* [WHAT TO PRODUCE]:
Take all the material and copy it exactly.

╔══

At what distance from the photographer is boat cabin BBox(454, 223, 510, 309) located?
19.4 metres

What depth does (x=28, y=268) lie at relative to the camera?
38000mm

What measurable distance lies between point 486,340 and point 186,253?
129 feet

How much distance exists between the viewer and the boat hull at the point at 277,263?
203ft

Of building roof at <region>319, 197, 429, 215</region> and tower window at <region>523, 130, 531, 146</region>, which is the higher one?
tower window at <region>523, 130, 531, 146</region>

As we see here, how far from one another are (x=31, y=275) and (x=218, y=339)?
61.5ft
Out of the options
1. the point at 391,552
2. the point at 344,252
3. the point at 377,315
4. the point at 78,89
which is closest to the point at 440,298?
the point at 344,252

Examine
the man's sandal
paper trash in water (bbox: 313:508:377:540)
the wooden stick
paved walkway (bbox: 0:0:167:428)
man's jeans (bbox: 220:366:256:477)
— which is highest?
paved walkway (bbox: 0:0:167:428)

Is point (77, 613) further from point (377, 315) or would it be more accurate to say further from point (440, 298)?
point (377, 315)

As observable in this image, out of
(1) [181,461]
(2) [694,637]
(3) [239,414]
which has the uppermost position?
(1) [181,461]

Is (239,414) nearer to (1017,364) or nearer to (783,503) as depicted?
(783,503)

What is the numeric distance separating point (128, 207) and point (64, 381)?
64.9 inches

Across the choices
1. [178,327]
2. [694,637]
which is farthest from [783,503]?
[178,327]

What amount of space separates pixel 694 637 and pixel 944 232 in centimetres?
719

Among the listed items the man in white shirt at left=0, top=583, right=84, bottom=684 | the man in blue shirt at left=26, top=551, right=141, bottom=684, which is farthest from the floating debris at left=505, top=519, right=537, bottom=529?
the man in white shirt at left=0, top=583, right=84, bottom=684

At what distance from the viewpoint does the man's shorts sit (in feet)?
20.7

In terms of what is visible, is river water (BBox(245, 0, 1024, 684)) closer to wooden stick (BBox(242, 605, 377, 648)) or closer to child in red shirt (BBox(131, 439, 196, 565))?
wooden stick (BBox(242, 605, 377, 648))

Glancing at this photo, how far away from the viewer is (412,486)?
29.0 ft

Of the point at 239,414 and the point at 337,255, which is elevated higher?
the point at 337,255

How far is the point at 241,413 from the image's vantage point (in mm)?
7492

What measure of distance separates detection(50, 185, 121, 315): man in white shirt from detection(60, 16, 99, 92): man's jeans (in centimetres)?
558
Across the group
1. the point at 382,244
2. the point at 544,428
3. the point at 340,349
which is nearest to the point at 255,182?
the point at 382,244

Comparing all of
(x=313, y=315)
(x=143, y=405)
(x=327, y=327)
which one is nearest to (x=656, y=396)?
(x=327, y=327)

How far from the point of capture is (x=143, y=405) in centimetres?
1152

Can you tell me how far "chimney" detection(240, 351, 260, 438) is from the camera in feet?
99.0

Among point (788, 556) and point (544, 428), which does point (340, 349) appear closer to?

╚══

* [COMPLETE OUTPUT]:
At what distance from the photographer is boat cabin BBox(454, 223, 510, 309) located?
19.4 metres

What depth does (x=28, y=268) lie at relative to the camera?
38000mm

What measurable distance lies between point 486,340 and point 186,253?
129 feet

How much distance exists between the viewer and the boat hull at the point at 277,263?
203ft

Of building roof at <region>319, 197, 429, 215</region> and tower window at <region>523, 130, 531, 146</region>, which is the higher one?
tower window at <region>523, 130, 531, 146</region>

As we see here, how far from one another are (x=31, y=275) and (x=218, y=339)?
61.5ft
Out of the options
1. the point at 391,552
2. the point at 344,252
3. the point at 377,315
4. the point at 78,89
which is closest to the point at 440,298?
the point at 344,252

Examine
the man's sandal
paper trash in water (bbox: 313:508:377:540)
the wooden stick
paved walkway (bbox: 0:0:167:428)
man's jeans (bbox: 220:366:256:477)
— which is highest?
paved walkway (bbox: 0:0:167:428)

Is point (77, 613) further from point (377, 315) or would it be more accurate to say further from point (440, 298)?
point (377, 315)

As observable in this image, out of
(1) [181,461]
(2) [694,637]
(3) [239,414]
which has the uppermost position?
(1) [181,461]

Is (239,414) nearer to (1017,364) or nearer to (783,503) as depicted?
(783,503)

What is the numeric distance separating point (128, 207) and point (64, 381)?
64.9 inches

Across the choices
1. [178,327]
2. [694,637]
which is farthest from [783,503]?
[178,327]

What amount of space separates pixel 694 637 and pixel 944 232 in centimetres?
719

Among the listed items the man in white shirt at left=0, top=583, right=84, bottom=684 | the man in blue shirt at left=26, top=551, right=141, bottom=684, which is farthest from the floating debris at left=505, top=519, right=537, bottom=529?
the man in white shirt at left=0, top=583, right=84, bottom=684

At what distance from the viewpoint does the man's shorts sit (in feet)?
20.7

In terms of what is visible, is river water (BBox(245, 0, 1024, 684)) closer to wooden stick (BBox(242, 605, 377, 648)) or closer to child in red shirt (BBox(131, 439, 196, 565))?
wooden stick (BBox(242, 605, 377, 648))

Glancing at this photo, how far away from the viewer is (412,486)?
29.0 ft

Of the point at 239,414 and the point at 337,255, which is elevated higher?
the point at 337,255

How far is the point at 241,413 from the image's vantage point (in mm)?
7492

What measure of distance separates detection(50, 185, 121, 315): man in white shirt from detection(60, 16, 99, 92): man's jeans (in centimetres)?
558
Across the group
1. the point at 382,244
2. the point at 544,428
3. the point at 340,349
which is nearest to the point at 255,182?
the point at 382,244

Comparing all of
(x=313, y=315)
(x=143, y=405)
(x=327, y=327)
which one is nearest to (x=656, y=396)?
(x=327, y=327)

How far from the point of capture is (x=143, y=405) in centimetres?
1152

Can you tell me how far "chimney" detection(240, 351, 260, 438) is from the camera in feet?
99.0

Among point (788, 556) and point (544, 428), which does point (340, 349) appear closer to?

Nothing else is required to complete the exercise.